DOCUMENT SECTION -
++++++++++
Ev - posted on 02/26/2015




I am glad that you wrote your blog. But at the same time its considered a solicitation. I did check it out and agree with everything you said about being a SAHM. But I have been on both sides of the coin. You could have put that same message here under a couple of other forums where parents debate things. The thing is being a stay at home mom is a sacrifice, hard work, has its pros and cons, and also at the same time its stigma but so does being a working mom. Both sides get tackled about that choice that was made. I have worked and had someone watch my kids and have also stayed home. I enjoyed every moment I had with the kids when I was home. i did not look at it as a sacrifice as you put it in your blog. To me it was just how it was supposed to be as I was raised in a generation where moms tended not to work at other places much but within the home. Mom not only took care of babies but she also did housework, played with us and she found time to complete projects aka make school clothing, Christmas presents (and how me and my sis never found them or figured them out is beyond me), reading, watching her favorite soaps, and yes she also worked outside the home a few times while we grew up. I thought that when I grew up that I would do much like she did and stay home with my kids all the time. I wanted to be her. But it turned out different and I had to work from time to time to make ends meet. Not a lot of women have the choice you do. They have to work because the family would not survive if they did not. Consider yourself lucky you can stay home. But I have to disagree that going out and getting a job these days is not that easy. Hundreds will petition for the same job and depending on how many spots might be open on a a select few get the jobs. And if you stay out of the job market for a long enough period of time like a friend of mine, and they look at ten years back most of the time, you may not have anything to show them but what you did 20 years ago. Just saying. I wrote a blog myself about Non-Custodial Mothers and it also has a stigma attached to it as well but I can not post the link here as I said its considered solicitation.
++++++++++
DATA FOR THIS TASK -
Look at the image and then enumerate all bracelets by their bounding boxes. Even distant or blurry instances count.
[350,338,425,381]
++++++++++
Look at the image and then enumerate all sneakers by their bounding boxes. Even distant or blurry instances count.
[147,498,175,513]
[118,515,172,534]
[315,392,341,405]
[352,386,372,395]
++++++++++
WORK INSTRUCTIONS -
**a.** Write out the forum post about being a stay-at-home mom again, word for word and in full.
**b.** Transcribe the records starting at the line that contains "Look at the image and then enumerate all sneakers" and ending at the line that contains "[352,386,372,395]", including both of those lines.

ANSWERS TO THE EXERCISES -
**a.**
Ev - posted on 02/26/2015




I am glad that you wrote your blog. But at the same time its considered a solicitation. I did check it out and agree with everything you said about being a SAHM. But I have been on both sides of the coin. You could have put that same message here under a couple of other forums where parents debate things. The thing is being a stay at home mom is a sacrifice, hard work, has its pros and cons, and also at the same time its stigma but so does being a working mom. Both sides get tackled about that choice that was made. I have worked and had someone watch my kids and have also stayed home. I enjoyed every moment I had with the kids when I was home. i did not look at it as a sacrifice as you put it in your blog. To me it was just how it was supposed to be as I was raised in a generation where moms tended not to work at other places much but within the home. Mom not only took care of babies but she also did housework, played with us and she found time to complete projects aka make school clothing, Christmas presents (and how me and my sis never found them or figured them out is beyond me), reading, watching her favorite soaps, and yes she also worked outside the home a few times while we grew up. I thought that when I grew up that I would do much like she did and stay home with my kids all the time. I wanted to be her. But it turned out different and I had to work from time to time to make ends meet. Not a lot of women have the choice you do. They have to work because the family would not survive if they did not. Consider yourself lucky you can stay home. But I have to disagree that going out and getting a job these days is not that easy. Hundreds will petition for the same job and depending on how many spots might be open on a a select few get the jobs. And if you stay out of the job market for a long enough period of time like a friend of mine, and they look at ten years back most of the time, you may not have anything to show them but what you did 20 years ago. Just saying. I wrote a blog myself about Non-Custodial Mothers and it also has a stigma attached to it as well but I can not post the link here as I said its considered solicitation.

**b.**
Look at the image and then enumerate all sneakers by their bounding boxes. Even distant or blurry instances count.
[147,498,175,513]
[118,515,172,534]
[315,392,341,405]
[352,386,372,395]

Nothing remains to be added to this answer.